“Special” issues
We have universally accepted social media to be an individual’s public personal-diary.
People are found using social networking sites for displaying pictures, memories, appreciation and even opinions (which they think can change the world). The motive, skeptics say, is often to garner likes/favorites, comments/mentions, shares/retweets and appreciation — to boost one’s ego. Of course, these skeptics silently stalk the “exhibitionists”, following their every move and waiting for their next update, but that’s alright, isn’t it?
On Mother’s Day 2015, something happened.
Now I am somebody who appreciates my loved ones everyday, in whatever way I can. My mum has brought me up that way, and she always told me never to take people for granted, no matter how reliable they are. She said appreciation is what fosters relationships and keeps people together forever.
What she also taught me is that you should never be too shy to appreciate someone before other people. Show your love, express the genuineness of your feelings and let the world know how much you appreciate someone. Live your life like an open book, and be receptive of others’ lives too. I therefore put up a special message for her, and she loved that!
I used to be someone who never used social networking platforms. Within the past two years, I’ve realised that it is a wonderful way to know the people around you better, and therefore, a great platform for people to know you.
Indeed, we enjoy appreciation. Man is a social animal, and therefore loves to love and be loved. I hence do not see a problem with it. The problem, I think, is when people fight and create dramatic scenes in public. Social media wars, insults and battles are common, but nobody seems to mind it.
It was quite disheartening for me to see status messages by people yesterday, saying they wished they didn’t have to see Mother’s Day messages. I came across a status that said, “Shouldn’t we dedicate messages to her everyday?”
Frankly, dear pseudo intellectual, that would piss you off even more.
I appreciate the sentiment of valuing your loved one everyday. In fact, I follow that myself, and I know plenty of people who do. But I also think that taking it one notch higher on special days makes someone feel even more loved. It is a reminder and a morale-booster. Birthdays and anniversaries also count. Appreciation is so rare these days that I find it extremely joyful to come across people who publicly show their respect and admiration for their loved ones.
Celebrate your life every day and every moment, and that includes special days too.
Just because you express your love for someone on a special day, it doesn’t mean that you deprive that person of love for the rest of the days. Why assume when you do not know what is happening in the person’s life?

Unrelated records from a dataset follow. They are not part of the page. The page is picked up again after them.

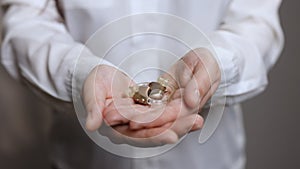 Close up of woman holding hearing aid equipment. The hearing aid lies in the female palm. Hearing aid concept. Woman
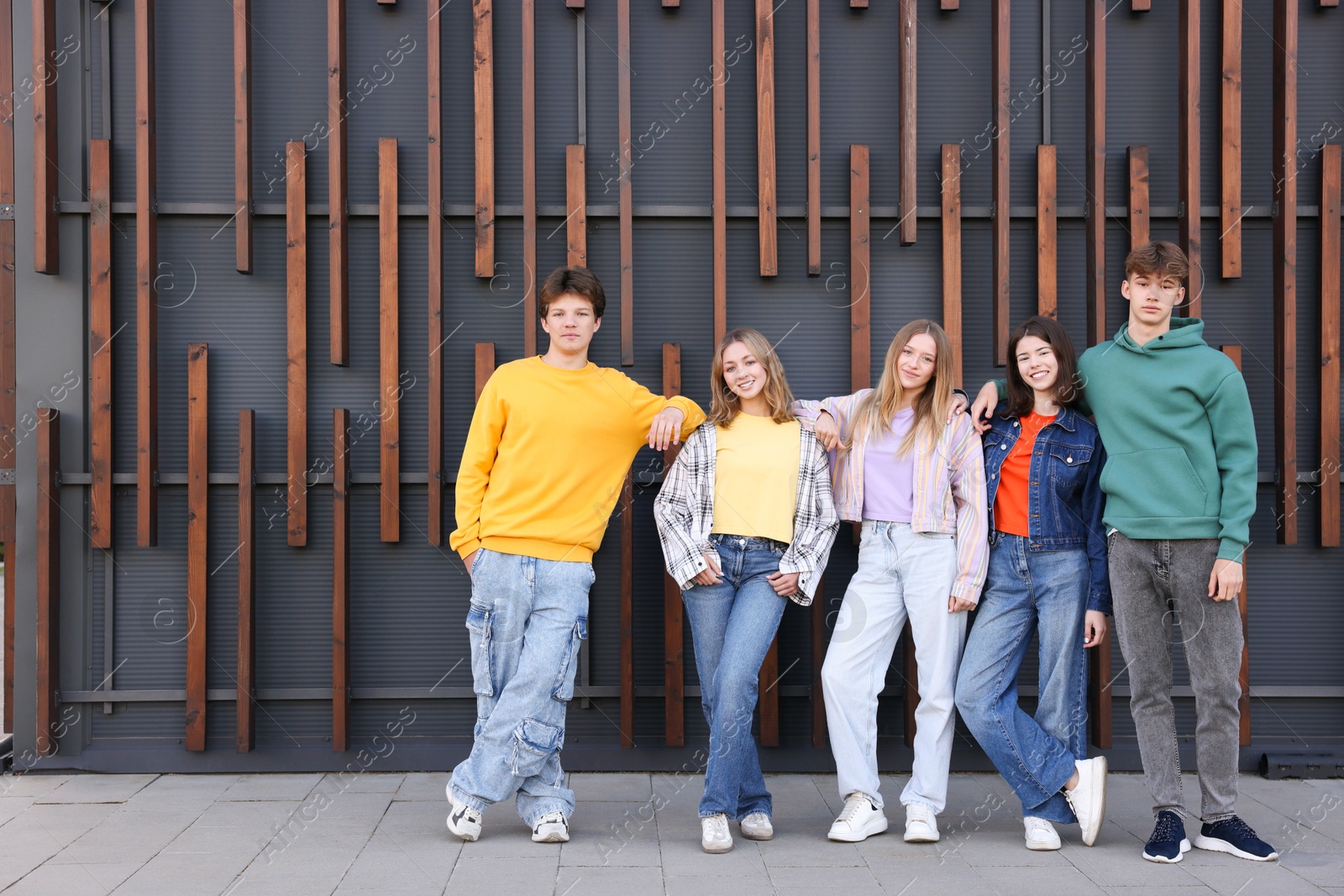 Photo of Group of teenagers near building on city street
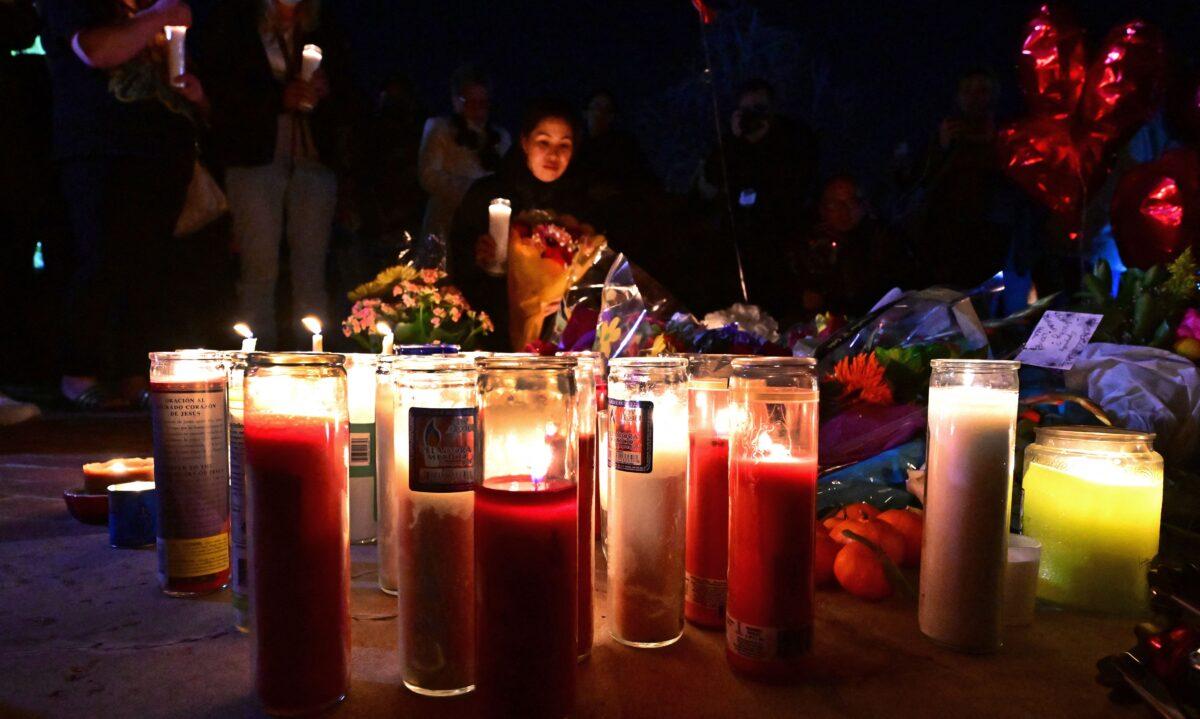 People attend a candlelight vigil for victims of a mass shooting outside the City Hall in Monterey Park, California on Jan. 23, 2023. (Frederic J. Brown/AFP via Getty Images)
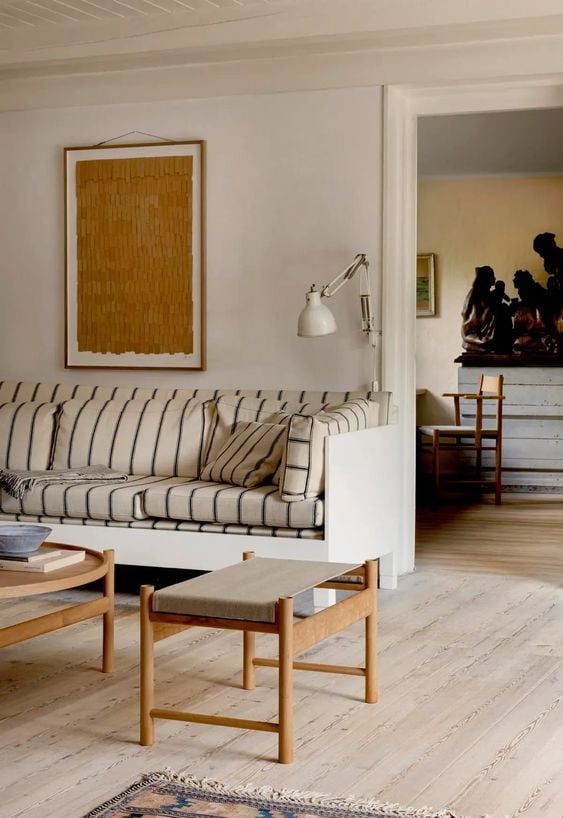 a living room with white walls and wooden floors. Beach home design, interior design help, what does an interior designer costs? expats moving to Barcelona, looking for a home in Barcelona, Aptó interiors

So before you judge, whatever the matter and whoever the person may be, remember that you really don’t know enough to pass a general statement.
If you still think people are gimmicky, let them be. Why waste your thoughts and status messages on them? You’re serving their purpose (or maybe, just maybe, pulling a gimmick yourself).
Express yourself each day and rejoice in each moment. Love and be loved. There is nothing wrong with that.
Keep those “special’ issues away and embrace all the good that’s around. Cheers!